Are you in denial about your business? 7 questions

The honest test is rarely the answer. It's how long you take to answer.

Published 10 March 2026 · Updated 17 May 2026

Bias · 4 min read

The most honest test is to go through seven questions and notice how long you spend answering. People who can answer all seven quickly are rarely in denial. The person who hesitates on one or two has often already answered through the hesitation.

The seven questions

  1. What explanation have you used for the same number missing budget for more than two quarters in a row?
  2. Which number in the business are you avoiding because you know what it will show?
  3. What would an outside board chair ask about if she read your last quarterly report?
  4. Which difficult decision has been sitting on your list for more than three months?
  5. Do you have a concrete plan for what you do if revenue falls 15 percent over 12 months?
  6. When did you last sit with someone outside the business and talk about its weak points — without having to sell or defend anything?
  7. How many months of operations does your liquidity cover right now?

What hesitation means

You don't need the "right" answers to be in good shape. You need to be able to answer directly. Within a few minutes. Without looking anything up first.

If you hesitate on question 2, it means there's a number you've been avoiding. If you hesitate on question 5, it usually means you haven't worked through the downside scenario. If you hesitate on question 6, it means you've been talking to yourself about the difficult questions for too long.

One hesitation on its own doesn't necessarily mean much. Two or more taken together is usually a sign that you've started explaining something away.

What to do with the answer

If you hesitated on three or more questions, the strategy is rarely the first thing to change. The first thing is to find one outsider who's allowed to challenge you, and go through the questions again together with them. That's often where the real problems become visible.

+--

*REQUEST*.
Translate this sentence from the article on business denial into Spanish: "One hesitation on its own doesn't necessarily mean much." The entries that follow are separate material and have no connection to the article on business denial.

+--

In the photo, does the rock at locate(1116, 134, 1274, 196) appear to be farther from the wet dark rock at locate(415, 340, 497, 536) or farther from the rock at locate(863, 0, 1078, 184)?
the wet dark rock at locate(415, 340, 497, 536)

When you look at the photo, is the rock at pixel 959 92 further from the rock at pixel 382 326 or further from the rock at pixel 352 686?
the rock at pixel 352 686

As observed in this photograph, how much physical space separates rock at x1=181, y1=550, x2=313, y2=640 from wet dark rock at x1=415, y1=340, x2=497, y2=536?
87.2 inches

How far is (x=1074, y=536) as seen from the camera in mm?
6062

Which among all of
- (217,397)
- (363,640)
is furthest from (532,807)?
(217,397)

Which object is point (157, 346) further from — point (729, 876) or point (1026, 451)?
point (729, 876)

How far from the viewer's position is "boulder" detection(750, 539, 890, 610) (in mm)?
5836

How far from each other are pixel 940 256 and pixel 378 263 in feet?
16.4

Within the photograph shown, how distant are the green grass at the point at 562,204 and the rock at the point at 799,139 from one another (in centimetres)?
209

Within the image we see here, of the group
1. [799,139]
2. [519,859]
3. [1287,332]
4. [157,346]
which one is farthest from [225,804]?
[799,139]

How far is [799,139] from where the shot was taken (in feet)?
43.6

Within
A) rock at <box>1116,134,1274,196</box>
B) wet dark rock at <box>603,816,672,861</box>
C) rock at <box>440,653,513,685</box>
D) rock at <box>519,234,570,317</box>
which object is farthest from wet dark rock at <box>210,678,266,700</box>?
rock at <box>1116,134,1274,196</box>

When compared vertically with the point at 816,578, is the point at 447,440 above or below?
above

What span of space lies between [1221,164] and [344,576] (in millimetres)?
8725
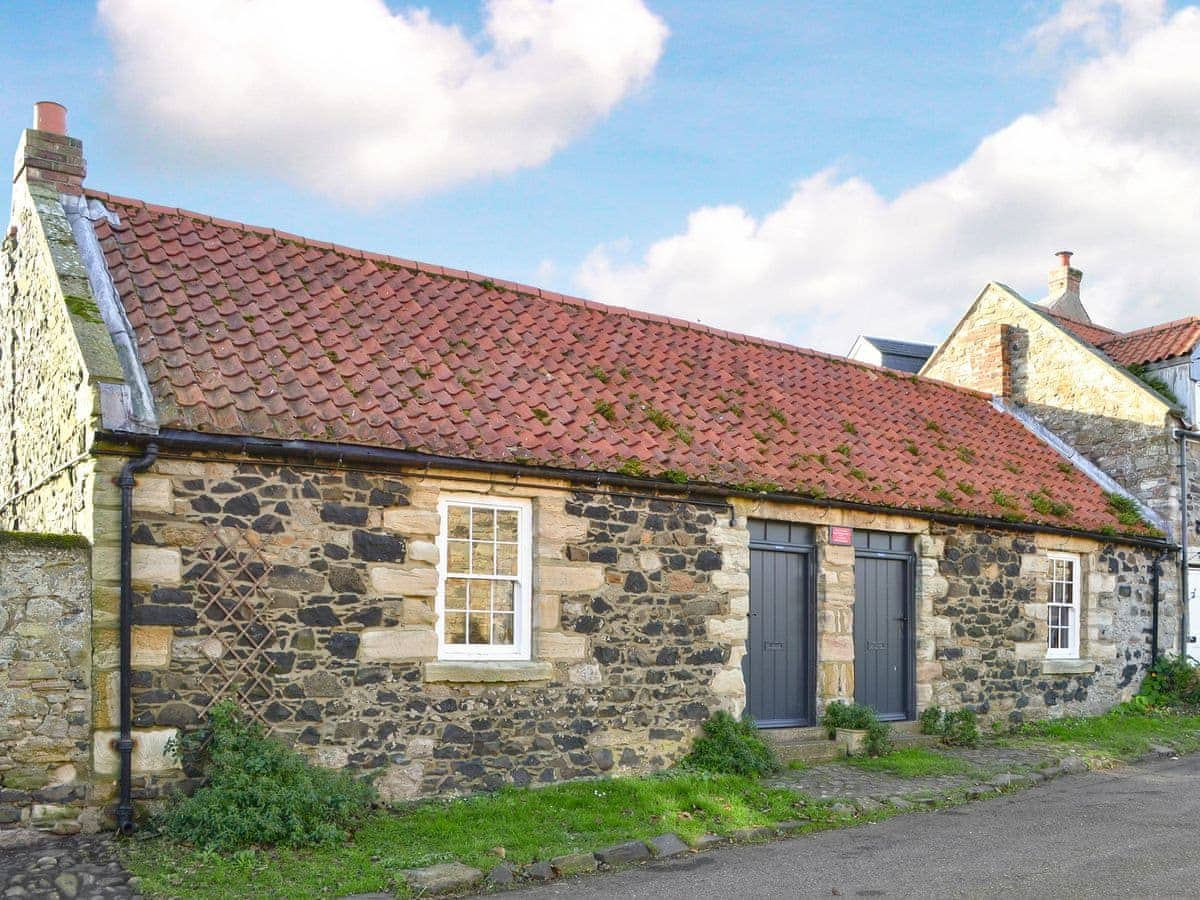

+--

*COMPLETE RESPONSE*.
Una sola vacilación no significa necesariamente mucho.